Diana Taurasi: Jet Setting Commentator

Diana is everywhere these days:

"Tune into the NBATV WNBA Finals Game 3 postgame show," she writes. "Rumor has it, fresh off my East Coast wedding/Soho shopping/Bond St. sushi/Philippe's chicken satay throw-down, I may be joining Cheryl Miller for analysis (and the debut of my new haircut)."

Can't make it to NYC for Philippe's chicken satay on a stick like Diana? Make it at home with this dandy recipe.


Mark Cuban: Tax the Hell out of Wall Street; Give it to Main Street

Mark Cuban, he speaks solutions, like his bailout plan:

"Tax every single share of stock that is bought and sold 10 cents per transaction," he writes. "One dime. If you buy a share of stock, your brokerage pays a 10c tax. If you sell a share, your brokerage pays a 10c tax. 1 share, 100 million shares. It's 10 cents per share.

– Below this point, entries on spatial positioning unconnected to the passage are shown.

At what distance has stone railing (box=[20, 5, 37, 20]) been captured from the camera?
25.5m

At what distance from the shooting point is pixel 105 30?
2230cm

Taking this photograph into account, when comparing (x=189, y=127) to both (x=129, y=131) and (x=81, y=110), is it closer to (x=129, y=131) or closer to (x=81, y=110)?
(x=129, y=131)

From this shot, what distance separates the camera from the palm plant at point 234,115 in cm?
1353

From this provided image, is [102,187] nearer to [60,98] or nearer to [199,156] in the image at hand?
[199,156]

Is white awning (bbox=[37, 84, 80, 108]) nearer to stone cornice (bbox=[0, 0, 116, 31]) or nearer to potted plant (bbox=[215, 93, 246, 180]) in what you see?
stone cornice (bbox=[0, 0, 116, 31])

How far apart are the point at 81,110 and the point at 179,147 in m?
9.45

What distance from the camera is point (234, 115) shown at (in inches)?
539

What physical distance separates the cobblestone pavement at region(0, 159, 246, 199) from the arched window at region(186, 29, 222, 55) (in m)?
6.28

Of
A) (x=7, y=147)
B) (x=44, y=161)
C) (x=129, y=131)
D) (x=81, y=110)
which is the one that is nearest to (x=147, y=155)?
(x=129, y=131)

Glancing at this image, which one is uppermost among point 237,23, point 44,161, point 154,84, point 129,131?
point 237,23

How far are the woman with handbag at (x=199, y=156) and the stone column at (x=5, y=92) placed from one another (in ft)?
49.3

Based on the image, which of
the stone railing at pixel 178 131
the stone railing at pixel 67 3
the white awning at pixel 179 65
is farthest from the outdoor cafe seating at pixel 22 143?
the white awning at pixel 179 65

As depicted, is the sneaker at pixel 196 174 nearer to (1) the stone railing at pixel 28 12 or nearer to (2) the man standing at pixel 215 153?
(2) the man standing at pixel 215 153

What's the economic impact ? If the NYSE, Nasdaq, Amex and OTC are trading 2 Billion shares a day, that's $200 Million Dollars PER DAY. If there are 260 trading days a year. That's about 52 Billion dollars a year.That's real money."

And blog posts that offer seemingly viable economic recovery solutions? That's real cool.

Marshawn Lynch: Keep it Lit, Buffalo Fans

Marshawn Lynch, on the other hand, travels a different blogging path from that of Mark Cuban:

"Whats good, Yard Barkers? I know you haven't heard from ya boy in a minute, but I'm still alive. I've just been chillin' tryin' to get right for the season. If you don't know, we're 4-0 right now and tryin' to get to 5-0. I need all the Buffalo fans to keep it lit for us while we're doing our thang and the non Buffalo fans to jump on the band wagon and ride that thang FASTER."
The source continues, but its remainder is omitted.